A VOICE comes over the radio – “a 45-year-old male is intoxicated and unconscious in McDonalds on Euston Road, NW1”.

It’s 11.20pm and it’s the first job of the night for Camden’s booze bus – a specialist ambulance dedicated to dealing with the area’s drunken casualties.

I was invited along to see the emergency crew in action over one of the busiest weekends of the Christmas period.

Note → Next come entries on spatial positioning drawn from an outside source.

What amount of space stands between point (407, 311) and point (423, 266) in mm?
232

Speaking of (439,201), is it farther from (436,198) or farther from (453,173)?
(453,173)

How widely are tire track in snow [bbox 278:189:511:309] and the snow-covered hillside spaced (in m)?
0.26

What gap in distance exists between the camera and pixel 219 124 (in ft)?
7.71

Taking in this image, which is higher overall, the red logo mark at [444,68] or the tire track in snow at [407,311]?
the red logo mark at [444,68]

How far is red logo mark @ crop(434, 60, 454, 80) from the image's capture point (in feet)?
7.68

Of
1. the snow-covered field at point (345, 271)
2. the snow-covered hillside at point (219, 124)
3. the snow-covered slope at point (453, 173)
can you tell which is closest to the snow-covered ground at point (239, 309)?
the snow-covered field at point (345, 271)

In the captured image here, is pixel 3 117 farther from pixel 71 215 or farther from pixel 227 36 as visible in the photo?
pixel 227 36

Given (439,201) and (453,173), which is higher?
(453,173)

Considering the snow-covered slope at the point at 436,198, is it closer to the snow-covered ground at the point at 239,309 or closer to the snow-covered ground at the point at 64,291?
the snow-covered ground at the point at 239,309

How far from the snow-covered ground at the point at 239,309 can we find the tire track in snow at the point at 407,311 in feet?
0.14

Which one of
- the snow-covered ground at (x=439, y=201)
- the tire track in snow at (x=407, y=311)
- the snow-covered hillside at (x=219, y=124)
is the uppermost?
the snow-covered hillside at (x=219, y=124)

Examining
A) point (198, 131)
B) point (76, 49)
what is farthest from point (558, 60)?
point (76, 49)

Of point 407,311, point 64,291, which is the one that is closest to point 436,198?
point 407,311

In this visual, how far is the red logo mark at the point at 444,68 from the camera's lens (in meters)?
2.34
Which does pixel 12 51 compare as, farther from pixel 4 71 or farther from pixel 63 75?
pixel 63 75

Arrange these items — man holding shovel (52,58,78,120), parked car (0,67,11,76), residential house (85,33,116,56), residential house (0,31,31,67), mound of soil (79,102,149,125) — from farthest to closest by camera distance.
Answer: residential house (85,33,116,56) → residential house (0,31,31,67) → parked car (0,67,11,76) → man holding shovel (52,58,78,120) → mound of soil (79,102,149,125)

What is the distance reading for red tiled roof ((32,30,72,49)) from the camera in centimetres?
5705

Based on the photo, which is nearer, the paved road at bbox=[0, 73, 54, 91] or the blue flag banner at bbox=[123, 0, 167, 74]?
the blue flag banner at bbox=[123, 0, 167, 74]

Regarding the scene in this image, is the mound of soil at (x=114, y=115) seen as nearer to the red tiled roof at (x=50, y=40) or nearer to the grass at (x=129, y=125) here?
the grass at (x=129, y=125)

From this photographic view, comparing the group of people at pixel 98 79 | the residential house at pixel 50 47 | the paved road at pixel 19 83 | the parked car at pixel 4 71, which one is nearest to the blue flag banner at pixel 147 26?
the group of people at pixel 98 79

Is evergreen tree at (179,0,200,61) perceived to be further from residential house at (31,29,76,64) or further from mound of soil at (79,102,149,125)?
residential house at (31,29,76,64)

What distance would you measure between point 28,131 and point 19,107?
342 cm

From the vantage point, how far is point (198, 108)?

We arrive to find the incapacitated man slumped at one of the tables at the fast food restaurant, with the eatery’s worried manager looking on.

Following some negotiation he is installed in the ambulance to undergo basic medical checks.

It quickly become apparent this isn’t the first time he’s been picked up and after listening to repeated slurs of “I’m suicidal because they’re dead”, the crew decide Royal Free A&E is the best place for him.

This initial call-out opens the floodgates. By 12.10am we’re at the Electric Ballroom where a 20-year-old student dancer has injured her ankle. She is in relatively sober, but was unable to walk after a male friend gave her a shove and she toppled over on her vertiginous high heels.

She is wheeled to the ambulance with a friend and they both come along to the next incident involving a young woman, passed out further along the high street.

In one of the most frightening scenes of the night, we find the third patient laid-out on the pavement – completely incoherent but not unconscious.

The crew assess her condition and then lift her into the ambulance with the other two girls, cover her with a blanket, place a plastic bag around her neck to catch the vomit and speed back to the Royal Free.

The booze bus is run by the London Ambulance Service and has been operating around the centre of Camden for three years.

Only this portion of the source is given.